Required action:
Nothing but the lines from the one containing "imbalance: IMBALANCE man" through the last line of the records below should be copied, exactly and without pictures.
:: Source material
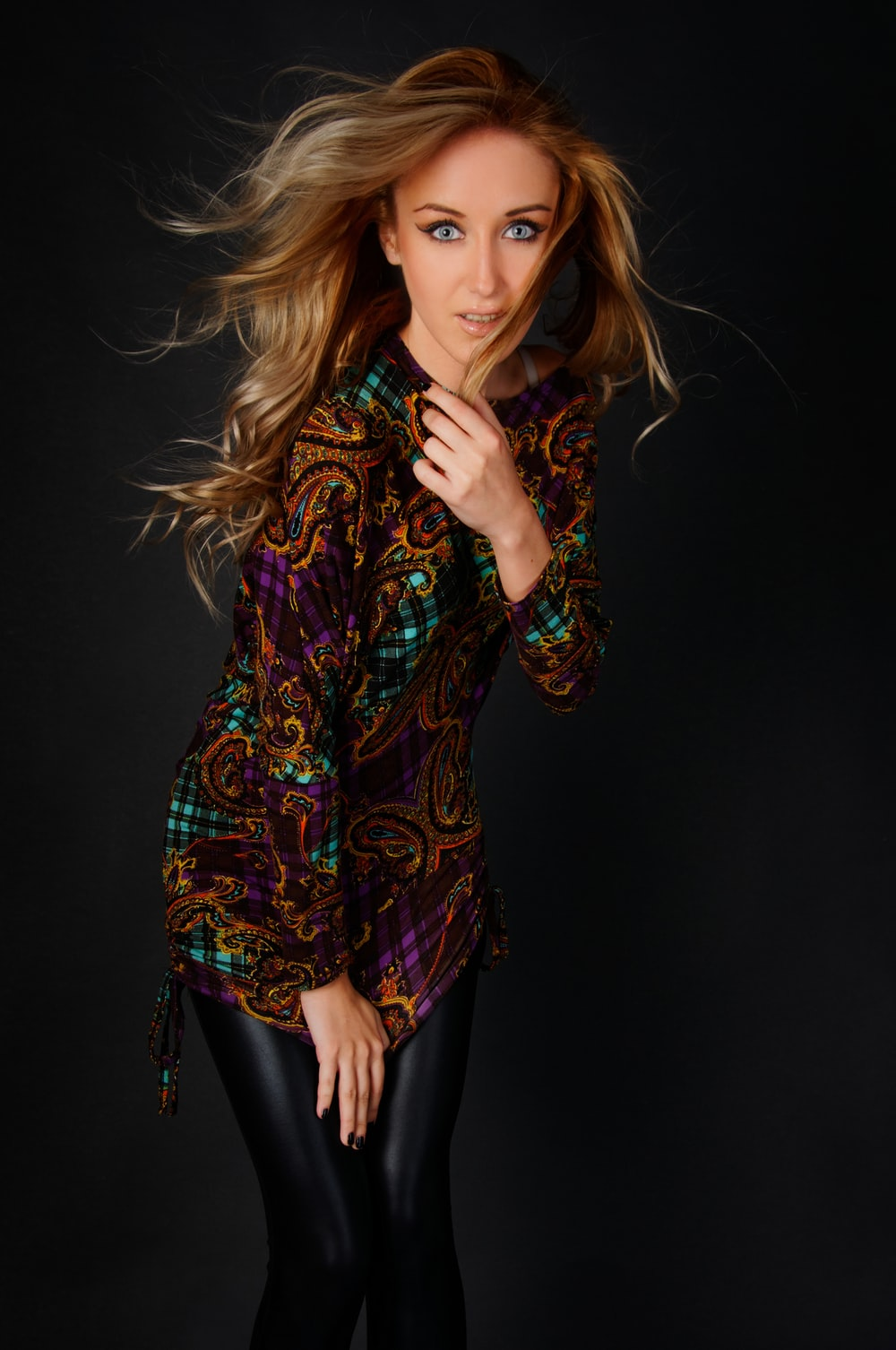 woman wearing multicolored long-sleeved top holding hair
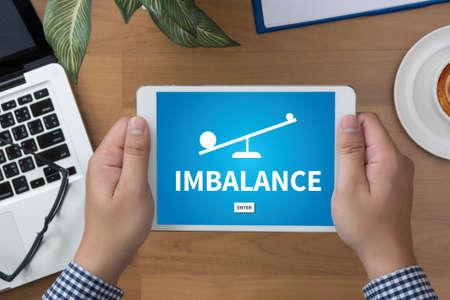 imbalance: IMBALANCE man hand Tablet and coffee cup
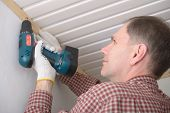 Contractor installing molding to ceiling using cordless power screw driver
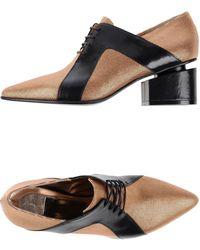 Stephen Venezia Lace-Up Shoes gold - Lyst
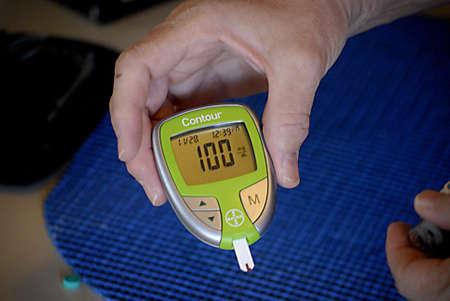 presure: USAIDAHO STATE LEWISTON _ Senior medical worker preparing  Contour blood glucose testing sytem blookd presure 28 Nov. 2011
::::
Written solution:
 imbalance: IMBALANCE man hand Tablet and coffee cup
 Contractor installing molding to ceiling using cordless power screw driver
 Stephen Venezia Lace-Up Shoes gold - Lyst
 presure: USAIDAHO STATE LEWISTON _ Senior medical worker preparing  Contour blood glucose testing sytem blookd presure 28 Nov. 2011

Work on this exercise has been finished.